### Reading text
Marx-Engels-Forum is a public park in Berlin featuring a statue of Karl Marx and Friedrich Engels. The park was created by Ludwig Engelhardt in 1986.

== Location ==
The Marx-Engels-Forum lies on the eastern bank of the Spree river. It is bound on the south-west by the river, to the north-west by Karl-Liebknecht-Straße, to the north-east by Spandauer Straße and to the south-east by Rathausstraße obliquely opposite of the Rotes Rathaus. Across the river it faces the site formerly occupied by the Palast der Republik (now demolished) and the reconstructed Berliner Stadtschloss.

Before World War II the area now occupied by Marx-Engels-Forum was a densely populated Old Town quarter between the river and Alexanderplatz, named Heilige-Geist-Viertel after Heiligegeiststraße (Holy Ghost Street) which ran across it between Kaiser-Wilhelm-Straße (now Karl-Liebknecht-Straße) and Rathausstraße. This was supposed to finish the center appearance around the Berlin Stadtschloss (Berlin Palace) fitting in with the planning of the pre-war Berlin. However, this area, including the main post office, was heavily bombed during Allied air attacks in 1944/45 and most of its buildings were reduced to ruins. After the war the ruins were cleared but nothing replaced them until the Marx-Engels-Forum was constructed.

### Extracted information
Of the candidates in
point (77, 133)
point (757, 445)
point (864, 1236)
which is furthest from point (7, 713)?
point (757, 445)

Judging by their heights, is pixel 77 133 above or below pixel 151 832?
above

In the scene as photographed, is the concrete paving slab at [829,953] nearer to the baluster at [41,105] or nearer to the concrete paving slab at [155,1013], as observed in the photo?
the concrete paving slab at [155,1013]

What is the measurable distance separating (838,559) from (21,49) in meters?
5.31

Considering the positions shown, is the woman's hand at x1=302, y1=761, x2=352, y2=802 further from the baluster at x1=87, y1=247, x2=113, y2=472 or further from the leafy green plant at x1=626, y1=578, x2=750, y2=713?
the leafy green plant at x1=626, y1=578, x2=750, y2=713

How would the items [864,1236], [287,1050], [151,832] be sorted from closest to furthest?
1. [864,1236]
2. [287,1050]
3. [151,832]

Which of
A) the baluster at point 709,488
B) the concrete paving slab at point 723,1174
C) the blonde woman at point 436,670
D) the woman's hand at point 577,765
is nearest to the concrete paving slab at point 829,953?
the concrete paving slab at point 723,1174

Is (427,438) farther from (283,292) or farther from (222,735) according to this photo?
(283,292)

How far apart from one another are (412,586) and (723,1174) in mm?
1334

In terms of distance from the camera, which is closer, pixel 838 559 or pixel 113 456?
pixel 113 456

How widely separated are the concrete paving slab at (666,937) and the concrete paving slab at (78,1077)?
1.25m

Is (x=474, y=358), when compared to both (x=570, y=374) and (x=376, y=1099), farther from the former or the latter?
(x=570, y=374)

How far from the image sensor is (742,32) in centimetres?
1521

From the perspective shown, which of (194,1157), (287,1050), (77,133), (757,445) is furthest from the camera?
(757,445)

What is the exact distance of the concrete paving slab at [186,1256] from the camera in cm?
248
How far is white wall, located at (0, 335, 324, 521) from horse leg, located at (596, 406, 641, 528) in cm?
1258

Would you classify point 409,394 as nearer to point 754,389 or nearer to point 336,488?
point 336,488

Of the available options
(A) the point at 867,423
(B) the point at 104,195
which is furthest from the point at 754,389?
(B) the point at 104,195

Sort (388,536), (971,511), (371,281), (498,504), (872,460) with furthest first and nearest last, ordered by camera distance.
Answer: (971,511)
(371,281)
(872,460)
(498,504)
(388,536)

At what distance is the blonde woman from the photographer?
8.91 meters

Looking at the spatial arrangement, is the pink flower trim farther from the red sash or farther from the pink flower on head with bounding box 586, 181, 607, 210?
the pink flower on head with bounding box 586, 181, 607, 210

### Required work
1) According to the Marx-Engels-Forum text, what bounds the park on each of its four sides?
2) Quote the Marx-Engels-Forum text, starting at "Marx-Engels-Forum is a" and ending at "reconstructed Berliner Stadtschloss.".
3) In the Marx-Engels-Forum text, who created the park, and in what year?

### Outputs in order
1)
- South-west: the Spree river
- North-west: Karl-Liebknecht-Straße
- North-east: Spandauer Straße
- South-east: Rathausstraße

2)
Marx-Engels-Forum is a public park in Berlin featuring a statue of Karl Marx and Friedrich Engels. The park was created by Ludwig Engelhardt in 1986.

== Location ==
The Marx-Engels-Forum lies on the eastern bank of the Spree river. It is bound on the south-west by the river, to the north-west by Karl-Liebknecht-Straße, to the north-east by Spandauer Straße and to the south-east by Rathausstraße obliquely opposite of the Rotes Rathaus. Across the river it faces the site formerly occupied by the Palast der Republik (now demolished) and the reconstructed Berliner Stadtschloss.

3) Ludwig Engelhardt created the park in 1986.